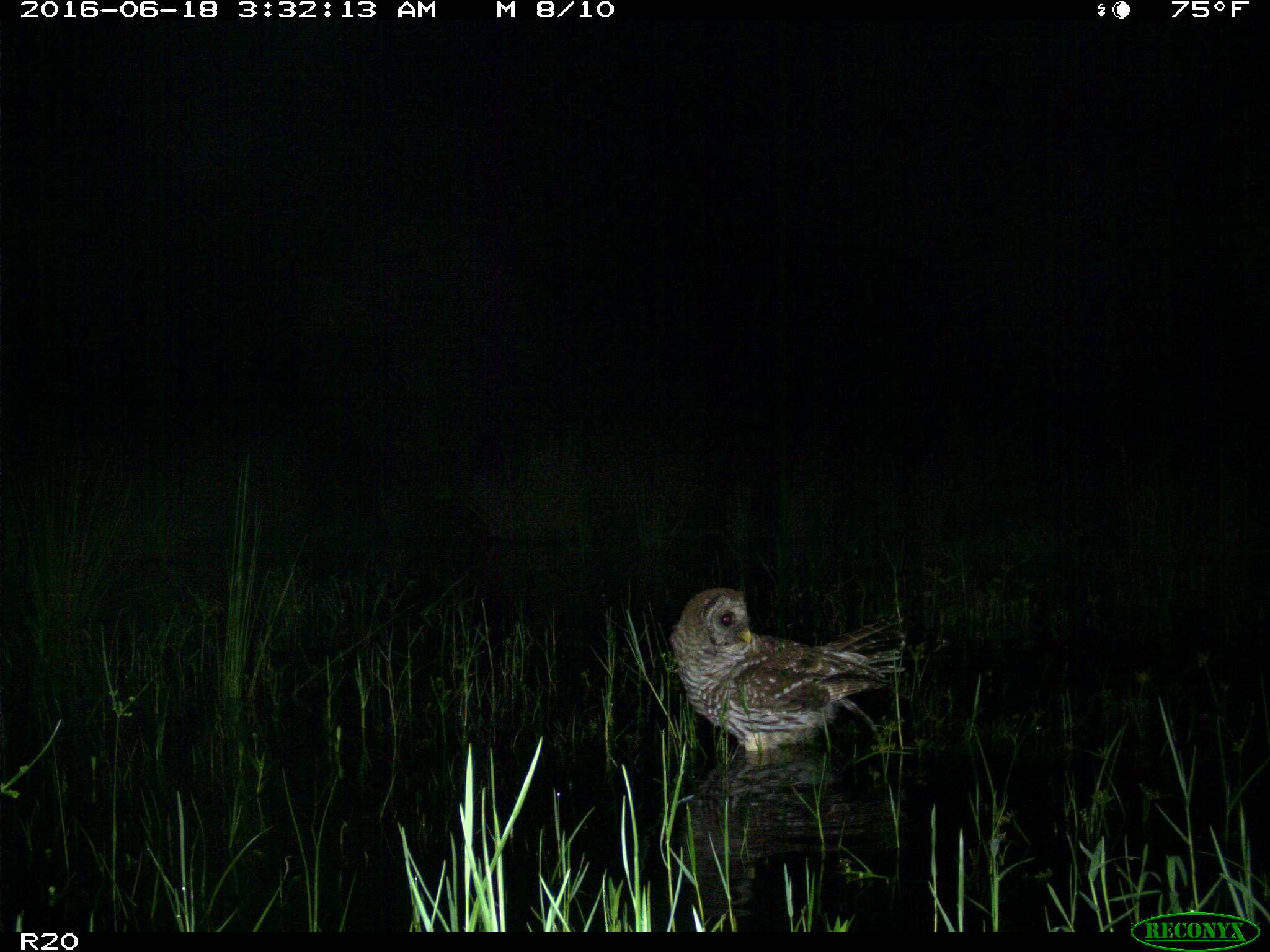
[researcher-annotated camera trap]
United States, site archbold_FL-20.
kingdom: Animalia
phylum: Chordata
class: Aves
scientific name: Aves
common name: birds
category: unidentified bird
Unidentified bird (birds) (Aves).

○ ○ ○ ○

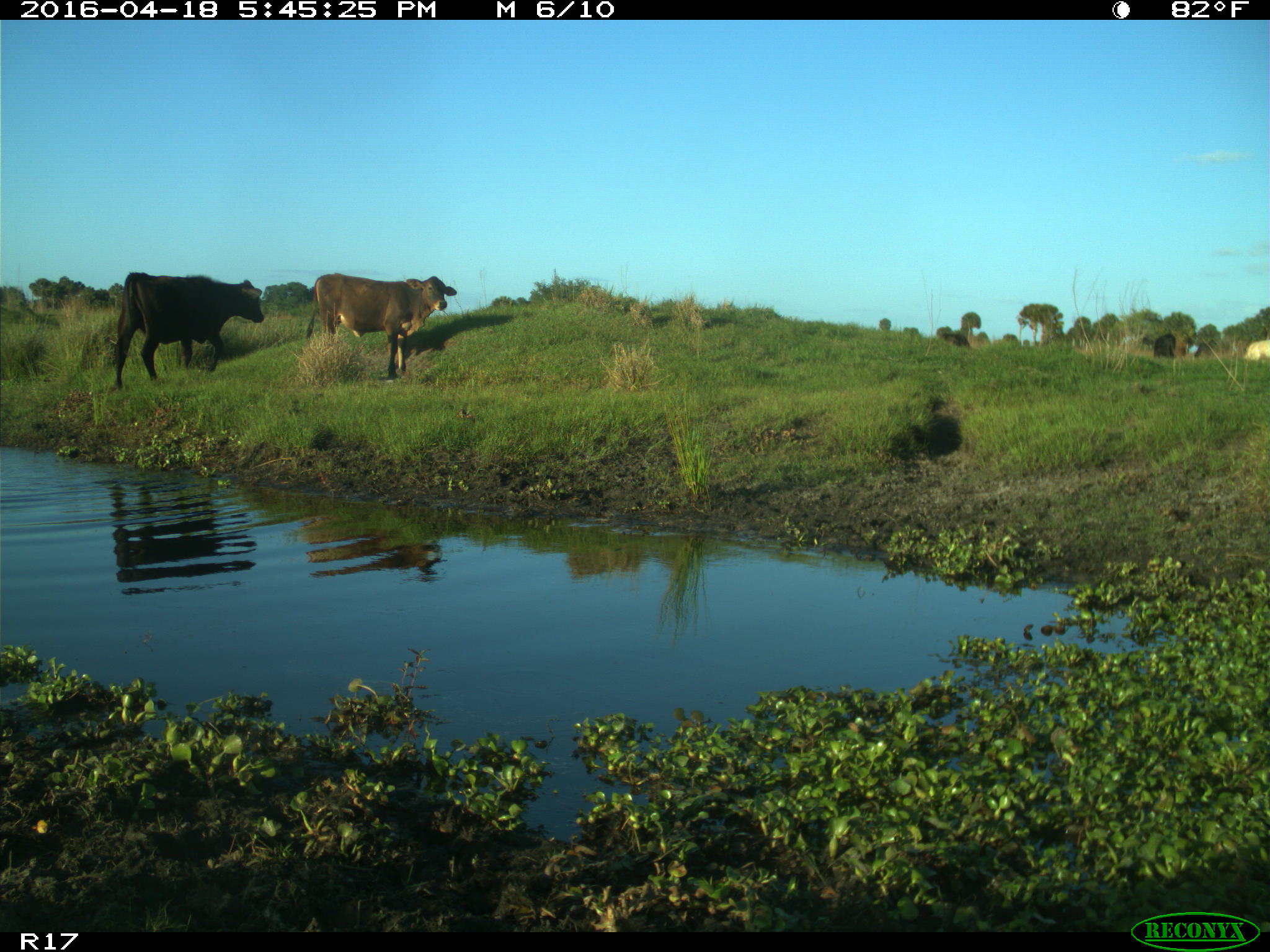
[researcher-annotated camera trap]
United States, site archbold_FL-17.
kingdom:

○ ○ ○ ○

▸ What the exercise asks: Which lines above hold the string "site"? Please copy all of them.

▸ Problem solution:
United States, site archbold_FL-20.
United States, site archbold_FL-17.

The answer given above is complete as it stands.